Researchers working for Kaspersky Lab have discovered that the Duqu Trojan, believed to have been written by the people behid the Stuxnet worm, was partly written using a previously unknown programming language.
The Russian security company says this new information could help them discover how the worm was able to communicate with its Command and Control (C&C) servers. The C&C servers essentially tell the worm what to do once it has accessed a system.
Researchers analysed the Payload DLL and found one section was written in an unknown language - it is this section that communicates exclusively with the C&C server, Kaspersky said. They have labelled this section the Duqu Framework.
The Duqu Framework is not written in C++ and it's not compiled with Microsoft's Visual C++ 2008, "but is definitely object-oriented," Igor Soumenkov wrote on the company's blog. "The Duqu Framework appears to have been written in an unknown programming language."
"After having performed countless hours of analysis, we are 100% confident that the Duqu Framework was not programmed with Visual C++. It is possible that its authors used an in-house framework to generate intermediary C code, or they used another completely different programming language," Soumenkov added.

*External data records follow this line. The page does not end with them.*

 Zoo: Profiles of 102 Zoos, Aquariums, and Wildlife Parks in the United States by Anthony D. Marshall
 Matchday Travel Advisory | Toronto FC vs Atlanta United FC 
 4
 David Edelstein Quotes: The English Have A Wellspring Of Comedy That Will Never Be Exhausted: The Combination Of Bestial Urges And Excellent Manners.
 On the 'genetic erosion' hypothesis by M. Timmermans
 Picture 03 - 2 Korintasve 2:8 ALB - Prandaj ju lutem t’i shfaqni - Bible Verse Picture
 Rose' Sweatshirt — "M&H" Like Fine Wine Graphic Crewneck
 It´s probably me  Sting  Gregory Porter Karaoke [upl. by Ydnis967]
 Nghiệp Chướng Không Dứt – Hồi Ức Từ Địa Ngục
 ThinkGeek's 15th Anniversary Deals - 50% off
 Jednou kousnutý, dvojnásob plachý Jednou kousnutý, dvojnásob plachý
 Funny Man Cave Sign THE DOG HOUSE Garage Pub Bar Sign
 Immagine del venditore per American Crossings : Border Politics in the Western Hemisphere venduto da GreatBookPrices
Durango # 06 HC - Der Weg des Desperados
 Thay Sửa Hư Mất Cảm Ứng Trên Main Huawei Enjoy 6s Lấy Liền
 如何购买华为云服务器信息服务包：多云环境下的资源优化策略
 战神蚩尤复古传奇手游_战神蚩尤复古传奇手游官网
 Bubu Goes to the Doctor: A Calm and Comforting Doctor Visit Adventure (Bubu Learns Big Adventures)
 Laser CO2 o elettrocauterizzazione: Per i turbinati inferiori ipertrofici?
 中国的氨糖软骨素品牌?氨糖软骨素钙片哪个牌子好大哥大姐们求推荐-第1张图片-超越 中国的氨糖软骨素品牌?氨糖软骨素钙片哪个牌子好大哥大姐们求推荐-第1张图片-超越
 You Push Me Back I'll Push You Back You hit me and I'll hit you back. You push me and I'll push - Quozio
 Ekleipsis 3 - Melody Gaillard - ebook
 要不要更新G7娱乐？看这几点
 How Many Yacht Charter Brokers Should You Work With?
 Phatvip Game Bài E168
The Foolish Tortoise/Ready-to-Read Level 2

Writing on Twitter, CEO Eugene Kaspersky said that it "seems the state behind Duqu sponsored the development of a new [programming] language."
Alexander Gostev, chief security expert at Kaspersky Lab, expanded on this: "Given the size of the Duqu project, it's possible that an entirely different team was responsible for creating the Duqu Framework as opposed to the team that created the drivers and wrote the system infection exploits."
"With the extremely high level of customisation and exclusivity that the programming language was created with, it is also possible that it was made not only to prevent external parties from understanding the cyber-espionage operation and the interactions with the C&Cs, but also to keep it separate from other internal Duqu teams who were responsible for writing the additional parts of the malicious program," he added.
The sophistication of the worm, and the fact that an entirely new programming language was created for it, points to significant financial and labour resources being behind it. Security experts have suggested that a state must have been involved in its development.
Duqu first emerged in September 2011 and is thought to have been written by the same people behind the infamous Stuxnet worm, which targeted Iran's nuclear facilities and attempted to steal highly sensitive information. Duqu worked along the same lines; acting as a backdoor into a system to steal data.
Kaspersky says that most of the recorded incident of the Duqu Trojan were located in Iran and targeted a number of industrial control systems used in a number of industries.
The company has called on the programming industry to help them identify the framework, toolkit or the programming language.